▸ **Objective**
Output again, without changes, the stretch of the records from the line containing "From the available choices" through the end of the records, leaving the pictures out.

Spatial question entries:
******

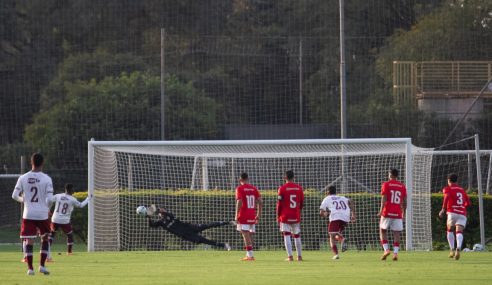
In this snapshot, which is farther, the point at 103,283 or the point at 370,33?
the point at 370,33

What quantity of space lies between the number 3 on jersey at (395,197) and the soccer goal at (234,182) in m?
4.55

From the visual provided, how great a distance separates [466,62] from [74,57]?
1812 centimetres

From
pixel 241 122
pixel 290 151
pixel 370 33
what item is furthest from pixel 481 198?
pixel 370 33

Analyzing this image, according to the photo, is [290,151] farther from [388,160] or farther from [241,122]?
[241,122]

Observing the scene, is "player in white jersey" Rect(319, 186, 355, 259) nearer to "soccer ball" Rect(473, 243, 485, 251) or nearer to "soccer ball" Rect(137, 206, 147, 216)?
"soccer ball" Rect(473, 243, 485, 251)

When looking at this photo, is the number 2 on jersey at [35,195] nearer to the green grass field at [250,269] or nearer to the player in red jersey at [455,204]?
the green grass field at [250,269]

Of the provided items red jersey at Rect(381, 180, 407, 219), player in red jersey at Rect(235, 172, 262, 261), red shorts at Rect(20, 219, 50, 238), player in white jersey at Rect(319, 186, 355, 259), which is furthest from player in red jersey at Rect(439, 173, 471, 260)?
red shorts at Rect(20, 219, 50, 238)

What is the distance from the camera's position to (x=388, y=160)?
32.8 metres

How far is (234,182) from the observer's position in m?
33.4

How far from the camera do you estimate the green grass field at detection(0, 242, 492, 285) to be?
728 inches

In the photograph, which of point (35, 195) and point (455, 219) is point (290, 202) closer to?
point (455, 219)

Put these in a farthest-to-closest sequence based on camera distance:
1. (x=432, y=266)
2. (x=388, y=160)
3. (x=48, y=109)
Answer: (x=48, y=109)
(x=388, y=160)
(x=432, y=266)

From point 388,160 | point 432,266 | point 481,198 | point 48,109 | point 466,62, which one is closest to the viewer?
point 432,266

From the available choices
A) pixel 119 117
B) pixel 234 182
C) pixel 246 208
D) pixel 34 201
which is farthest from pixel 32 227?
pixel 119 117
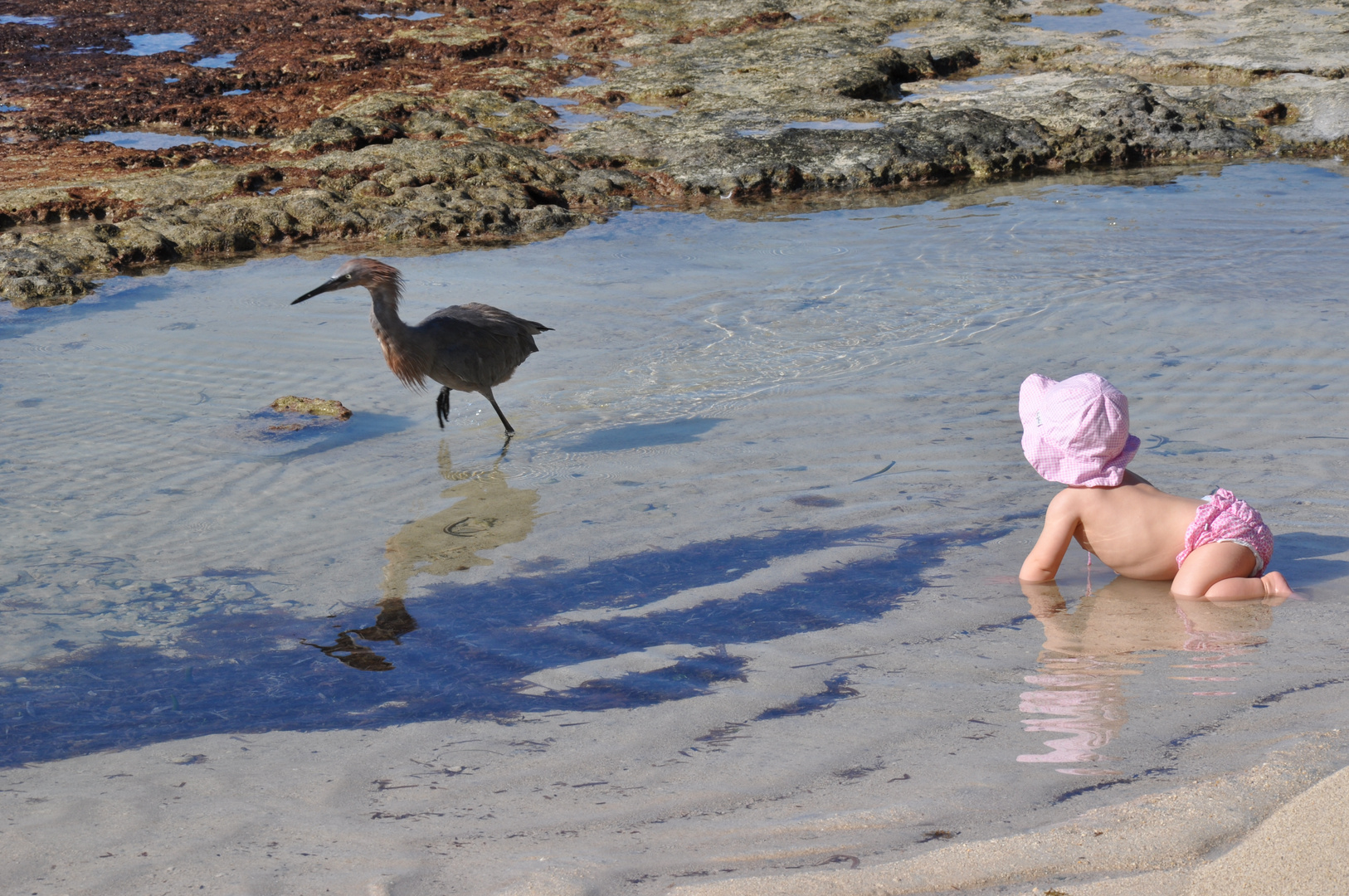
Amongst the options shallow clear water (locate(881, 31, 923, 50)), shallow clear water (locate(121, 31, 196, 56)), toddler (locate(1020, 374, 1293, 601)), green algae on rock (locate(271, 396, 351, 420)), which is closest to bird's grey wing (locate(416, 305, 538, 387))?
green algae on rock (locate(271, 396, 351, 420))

******

▸ **Response**
From the available choices
A) pixel 119 117
B) pixel 234 182
C) pixel 246 208
D) pixel 34 201
which is farthest from pixel 32 227?
pixel 119 117
Amongst the options shallow clear water (locate(881, 31, 923, 50)), shallow clear water (locate(121, 31, 196, 56)), toddler (locate(1020, 374, 1293, 601)), green algae on rock (locate(271, 396, 351, 420)), which is closest to bird's grey wing (locate(416, 305, 538, 387))?
green algae on rock (locate(271, 396, 351, 420))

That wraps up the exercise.